Joint Symbol-Level Precoding and Radiation Pattern Design for Downlink Reconfigurable MIMO

Pattern reconfigurable multiple-input multiple-output (PR-MIMO) can manipulate the wireless channel according to different communication requirements. In this paper, we discuss the potential of constructive interference (CI)-based symbol-level precoding (CI-SLP) in PR-MIMO communication systems. The joint design problem that optimizes the SLP strategy and the radiation pattern of PR-MIMO for phase-shift keying (PSK) modulation is formulated to maximize the worst serviced user's communication quality. Since the optimization variables are softly-coupled, we employ the alternating optimization framework to decompose the joint design problem into the SLP design sub-problem and the pattern design sub-problem. We simplify the pattern design sub-problem and propose an interior-point algorithm, where a sequential optimization-based scheme is further proposed as a sub-optimal solution with low complexity. Furthermore, the discussion is extended to quadrature amplitude modulation (QAM) modulated systems, where a special stopping criterion is proposed to guarantee the performance gain of the proposed scheme.
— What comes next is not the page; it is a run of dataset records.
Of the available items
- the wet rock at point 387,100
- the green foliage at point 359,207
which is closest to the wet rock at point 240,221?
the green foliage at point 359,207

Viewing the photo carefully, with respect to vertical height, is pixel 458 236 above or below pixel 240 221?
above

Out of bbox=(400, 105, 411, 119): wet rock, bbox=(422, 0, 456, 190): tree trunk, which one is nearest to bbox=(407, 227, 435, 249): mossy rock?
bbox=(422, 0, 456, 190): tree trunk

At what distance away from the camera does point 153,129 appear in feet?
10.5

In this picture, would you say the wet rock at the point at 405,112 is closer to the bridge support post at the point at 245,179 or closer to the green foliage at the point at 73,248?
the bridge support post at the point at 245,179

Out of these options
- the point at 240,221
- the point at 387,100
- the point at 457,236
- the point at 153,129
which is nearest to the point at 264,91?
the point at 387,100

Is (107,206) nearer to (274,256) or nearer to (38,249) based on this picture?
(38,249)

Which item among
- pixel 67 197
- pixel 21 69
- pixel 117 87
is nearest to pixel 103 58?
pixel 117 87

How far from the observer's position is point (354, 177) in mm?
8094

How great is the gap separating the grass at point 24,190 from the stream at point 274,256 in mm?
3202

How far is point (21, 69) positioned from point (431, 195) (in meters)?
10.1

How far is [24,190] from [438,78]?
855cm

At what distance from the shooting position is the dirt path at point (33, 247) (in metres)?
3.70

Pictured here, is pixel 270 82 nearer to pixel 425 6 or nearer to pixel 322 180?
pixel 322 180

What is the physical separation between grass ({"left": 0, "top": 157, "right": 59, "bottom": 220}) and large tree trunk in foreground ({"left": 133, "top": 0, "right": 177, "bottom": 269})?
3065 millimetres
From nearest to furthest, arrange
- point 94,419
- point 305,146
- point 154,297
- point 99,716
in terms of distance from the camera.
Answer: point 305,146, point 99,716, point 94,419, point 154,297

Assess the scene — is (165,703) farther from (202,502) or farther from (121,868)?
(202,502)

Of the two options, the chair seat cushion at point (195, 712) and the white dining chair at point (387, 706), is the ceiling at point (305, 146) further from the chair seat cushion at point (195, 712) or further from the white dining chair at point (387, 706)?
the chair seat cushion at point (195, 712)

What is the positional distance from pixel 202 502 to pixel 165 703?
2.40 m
The practical realization of the designed reconfigurable antenna array is also discussed, where we propose a design scheme using programmable metasurface antennas based on time-division switching to enable quick and adaptive pattern reconfiguration. Numerical results demonstrate that the radiation pattern configurability can further enhance the benefit of SLP over conventional precoding approaches.